Blur (video game)
Race like a big boy
Released in May 2010, Blur is the first racing game from Bizarre Creations since their takeover by Activision in 2007 (and their second overall, following Geometry Wars Retro Evolved 2). The best way to describe it is to combine Bizarre's Project Gotham Racing franchise, with the real-life cars and locales, and combine it with the Wacky Racing of Mario Kart. Hilarity Ensues as up to 20 real-life cars at once are engaging in weapons-based combat.
Not to be confused with the Britpop band.
Tropes used in Blur (video game) include:
- Amazing Technicolor Battlefield: Blame the bright neon lights.
- Cap: The fan level maxes out at level 25 in single player, level 50 in multiplayer.
- Car Fu: How most races end up as.
- Chekhov's Gunman: Remember that hippy chick that served as your very first boss in the main game? Turns out she's both the announcer, your coach and the final boss. She also happens to be driving the Infinity+1 Car.
- Color-Coded for Your Convenience: The powerups, so you can tell from a distance what to aim for. Nitro is green, Repair is gold, Shield is white, Shunt is red, Bolt is pink, Mine is orange, Barge is purple, Shock is light blue.
- The Computer Is a Cheating Bastard: Not as badly as Mario Kart, but it's there on higher difficulty levels.
- Cool Car: Let's just say most of the class A cars, with special mentions to the Ford GT, Audi R8 and the Ford Transit van powered by a Formula 1 engine.
- Death Is a Slap on The Wrist: Every car has a health bar, and if you lose all your health, you respawn but lose valuable seconds.
- The Dev Team Thinks of Everything: Most of the power-ups can be fired in reverse. Including the Nitro Boost, which will act like an airbrake if fired in reverse, where the car suddenly slows to 20 MPH for a moment, then boosts back to normal speed. Expert players will use the reverse Nitro Boost to get around tricky hairpin turns with minimal effort.

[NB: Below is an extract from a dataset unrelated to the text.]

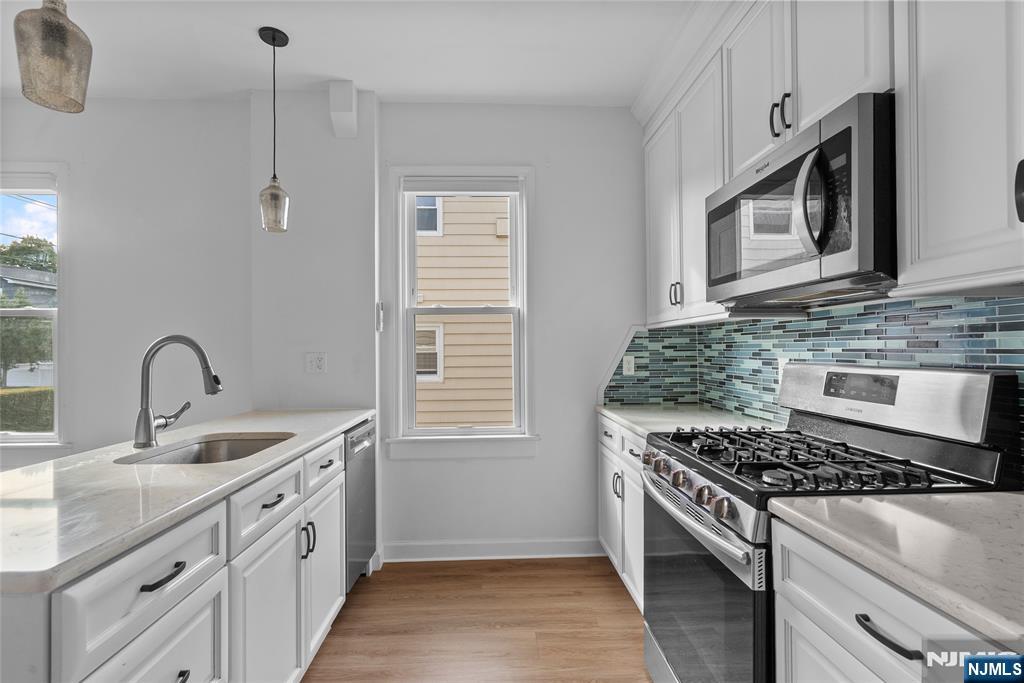 97 Bergen Street 1st Fl Property Photo 3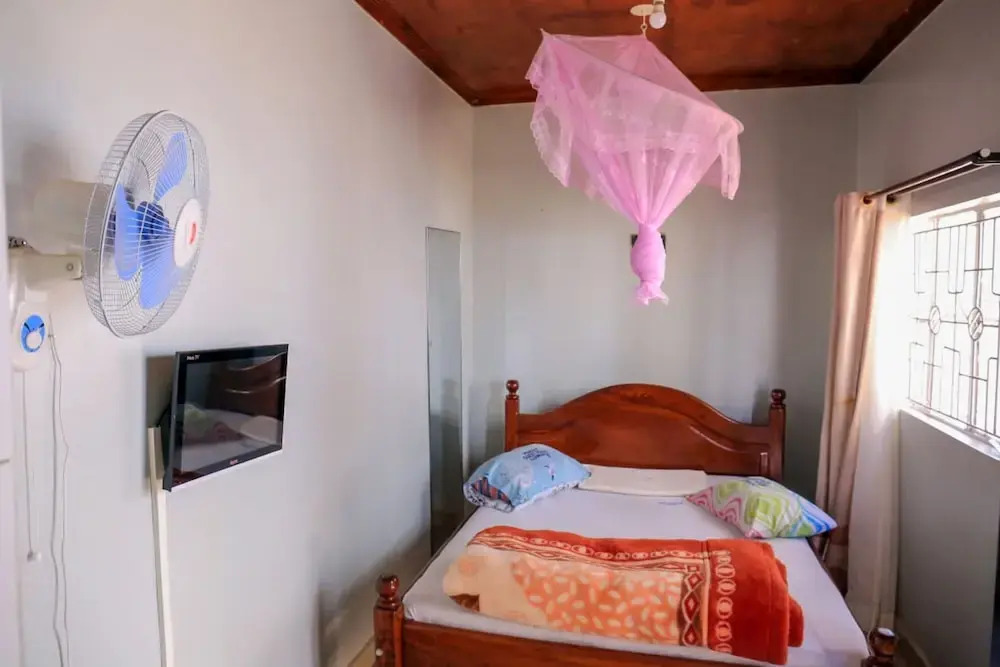 Luwafu Guest House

- Do Well, But Not Perfect: Averted: unlike some other racers, it takes more skill than luck to win.
- Fragile Speedster: Most of the sports cars are like this.
- Golden Snitch: Also averted: unlike some other racers, the weapon placement is not randomized. Instead, it stays the same lap after lap, so memorizing where the weapon pickups are is the key to winning.)
- Lethal Joke Character: Each car class has some cars that are viewed by almost all players as completely terrible (notably, the Corvette C3 (Race) in class A, the Audi TT in class C, and the Renault Megane in class D), yet with skilled enough driving and use of the powerups, one can quite handily win a race in any of these vehicles. What someone started out using as a joke becomes their favorite car in the game.
- Mighty Glacier: All of the off-road vehicles are like this.
- Nitro Boost: One of the power-ups.
- "Previously On...": Used to update you on how your friends are doing and how close you are to the next boss.
- Rubber Band AI: It's not as bad as Mario Kart, thankfully.
- Shout-Out: Surprisingly, to its biggest rival, Mario Kart. At the end of the round several awards are given out. One of these is for the most Shunt hits called Crimson Carapace followed by a shell icon. May count as a Take That.
- Spiteful AI: Averted: the AI cars will go after other AI cars as often as they go after you.
- Take That: The ad campaign mocks Mario Kart and other cutesy Mascot Racers with a Toad Expy named Brock Lee expressing a desire to "race like a big boy".
- Biting the Hand Humor: Because Activision is doing the new GoldenEye exclusively for Nintendo, Reggie Fils-Aime now sees the commercial as this trope.
- Vehicular Combat
- Wacky Racing
- X Meets Y: As mentioned above, Project Gotham Racing meets Mario Kart.